[Dataset items]
□ □ □ □

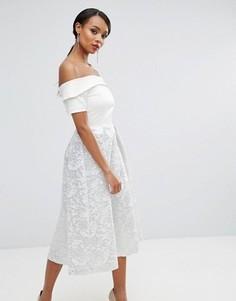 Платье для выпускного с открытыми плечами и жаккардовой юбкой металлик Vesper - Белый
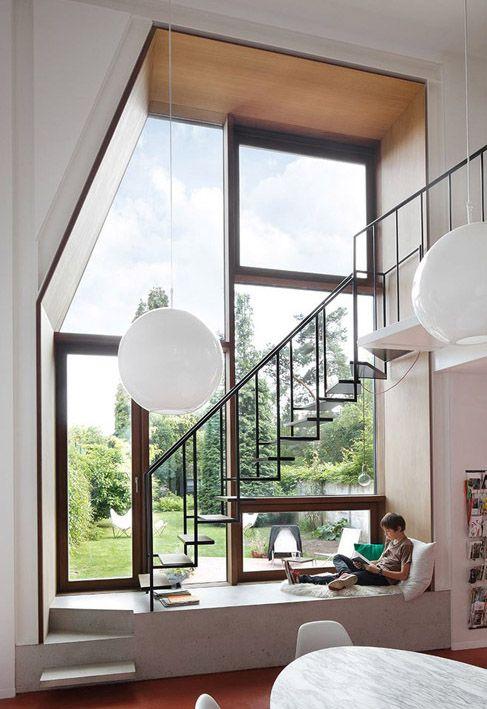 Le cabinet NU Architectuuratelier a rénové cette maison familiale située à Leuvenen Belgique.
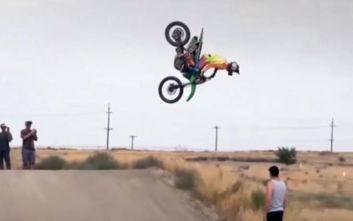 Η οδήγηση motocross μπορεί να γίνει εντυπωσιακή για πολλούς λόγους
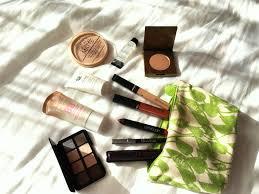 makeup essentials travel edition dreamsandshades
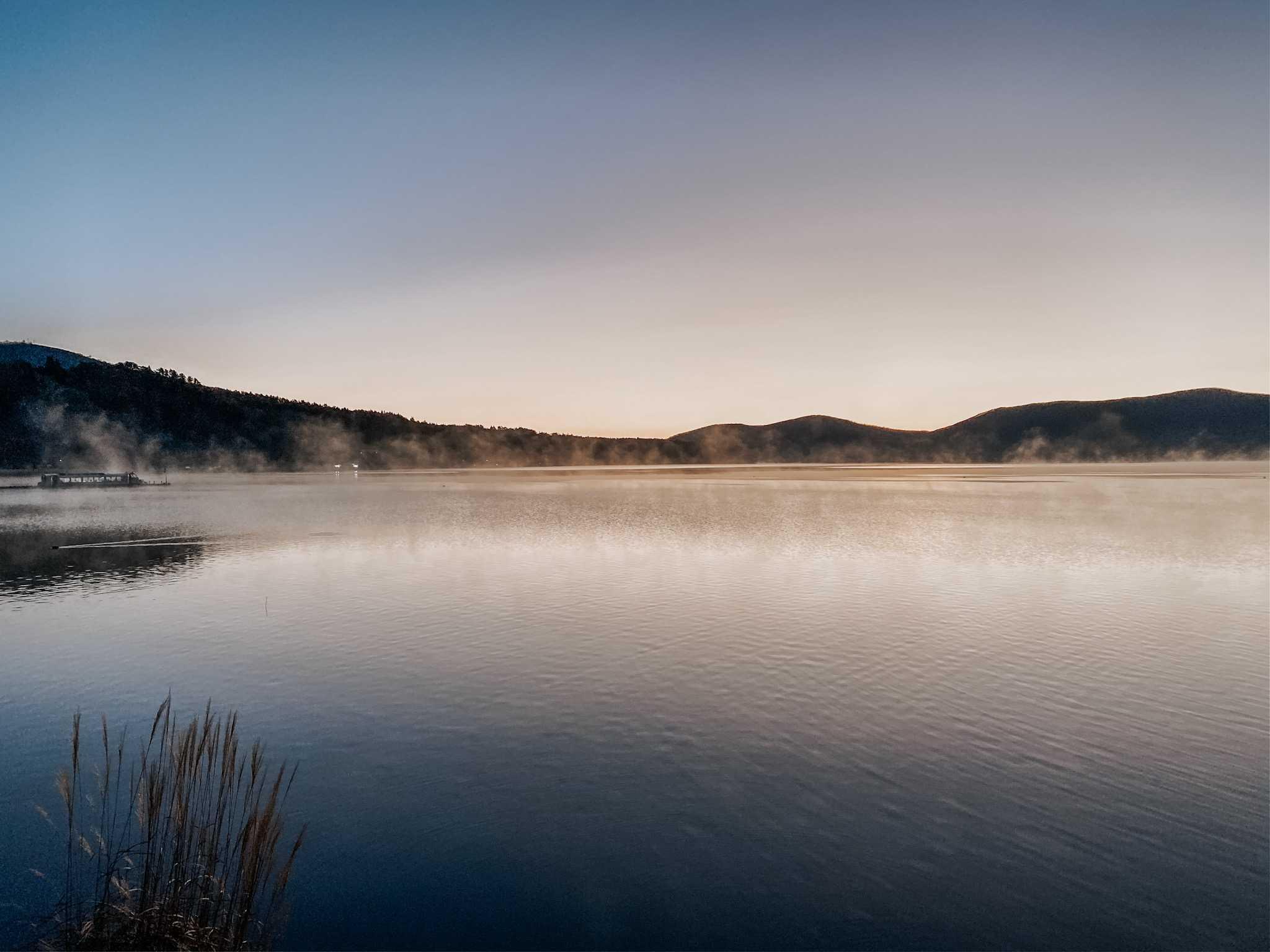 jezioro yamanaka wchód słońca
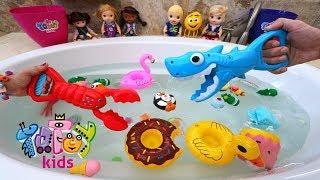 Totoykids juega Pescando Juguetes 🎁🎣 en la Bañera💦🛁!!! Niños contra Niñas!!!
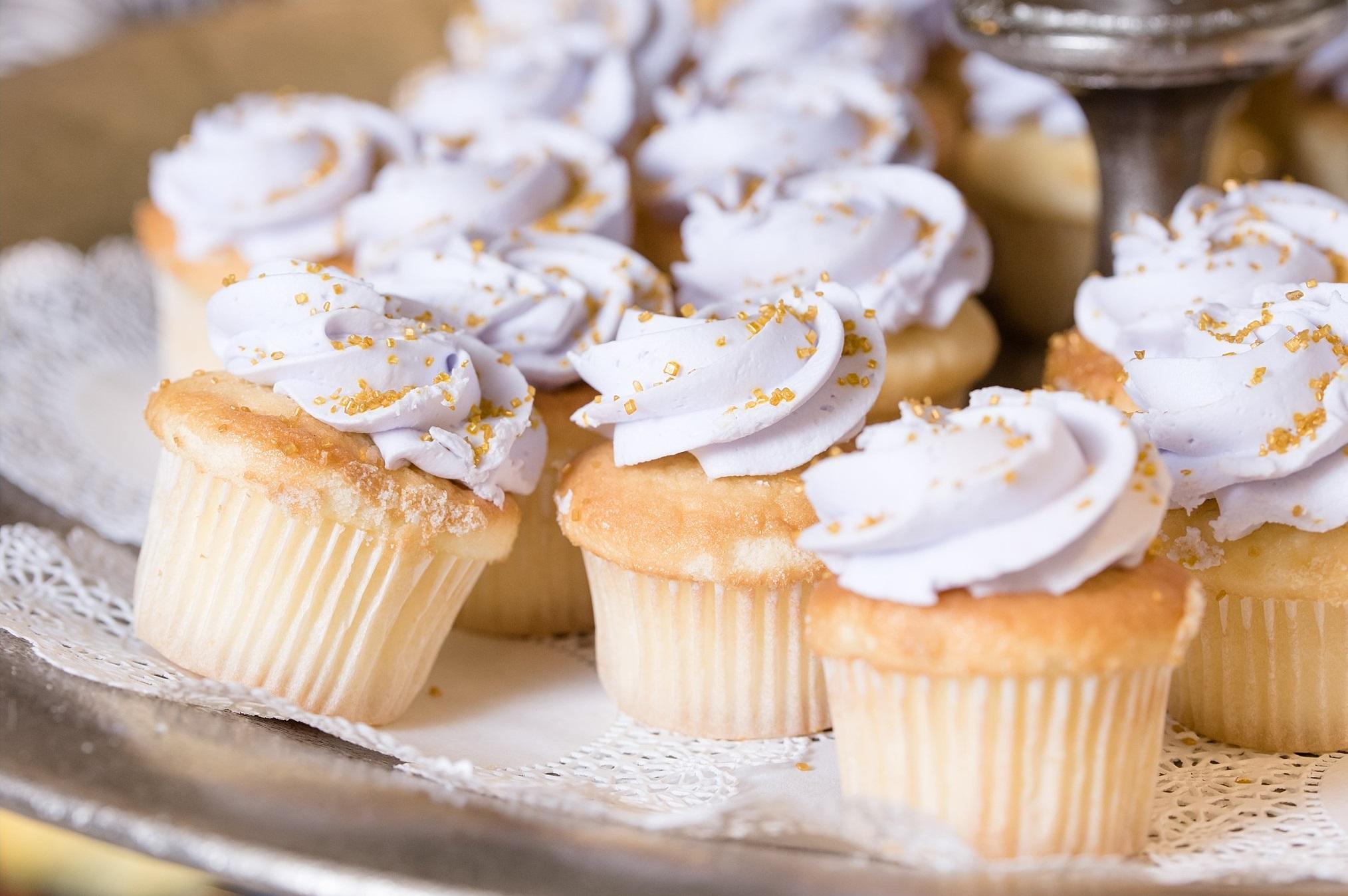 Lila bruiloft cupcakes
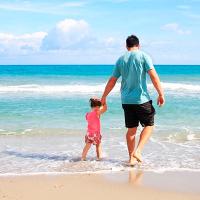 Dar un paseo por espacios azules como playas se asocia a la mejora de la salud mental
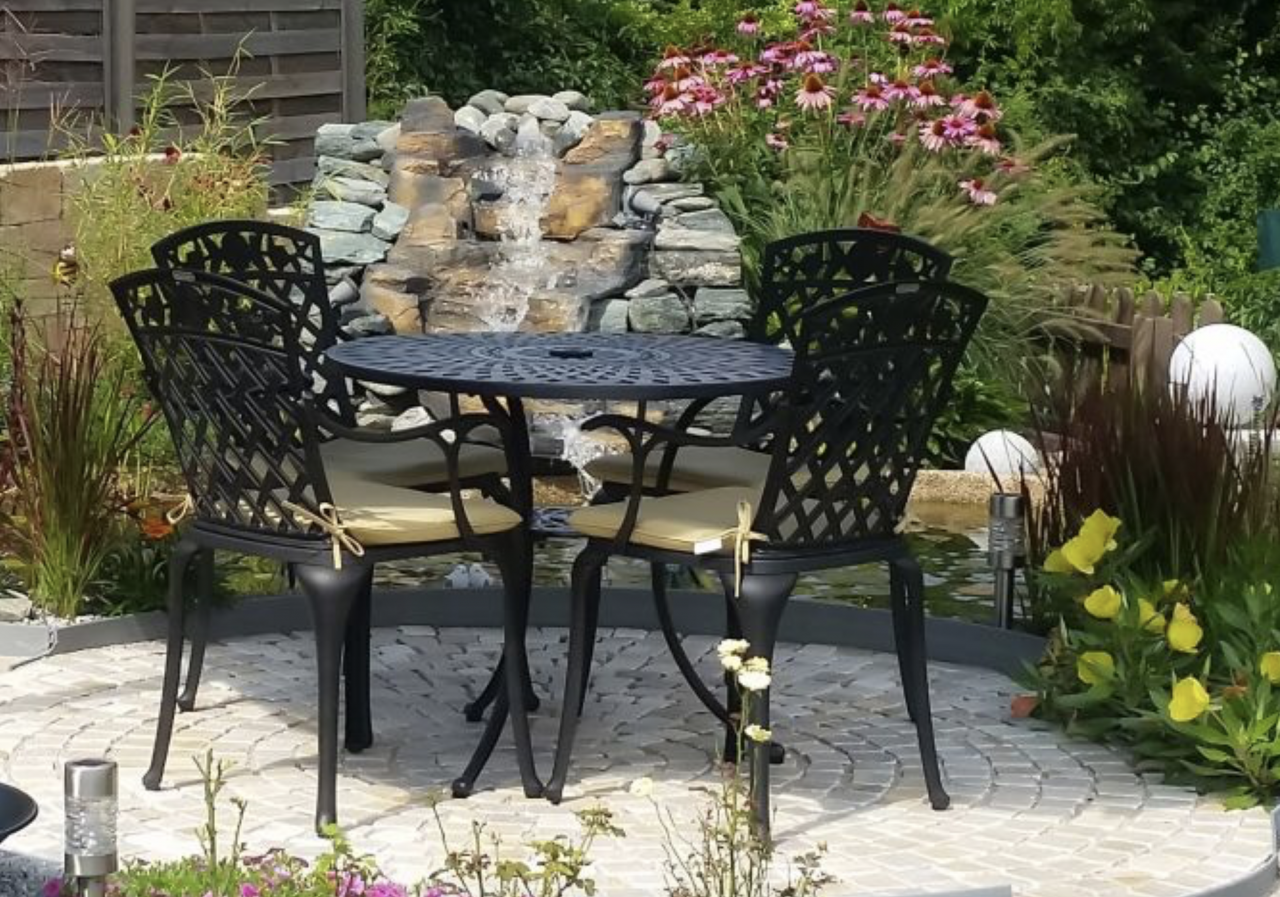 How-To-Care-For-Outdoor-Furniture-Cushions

□ □ □ □

### Task details
Set down every entry above exactly as written, but skip the pictures.

### Problem solution
 Платье для выпускного с открытыми плечами и жаккардовой юбкой металлик Vesper - Белый
 Le cabinet NU Architectuuratelier a rénové cette maison familiale située à Leuvenen Belgique.
 Η οδήγηση motocross μπορεί να γίνει εντυπωσιακή για πολλούς λόγους
 makeup essentials travel edition dreamsandshades
 jezioro yamanaka wchód słońca
 Totoykids juega Pescando Juguetes 🎁🎣 en la Bañera💦🛁!!! Niños contra Niñas!!!
 Lila bruiloft cupcakes
 Dar un paseo por espacios azules como playas se asocia a la mejora de la salud mental
 How-To-Care-For-Outdoor-Furniture-Cushions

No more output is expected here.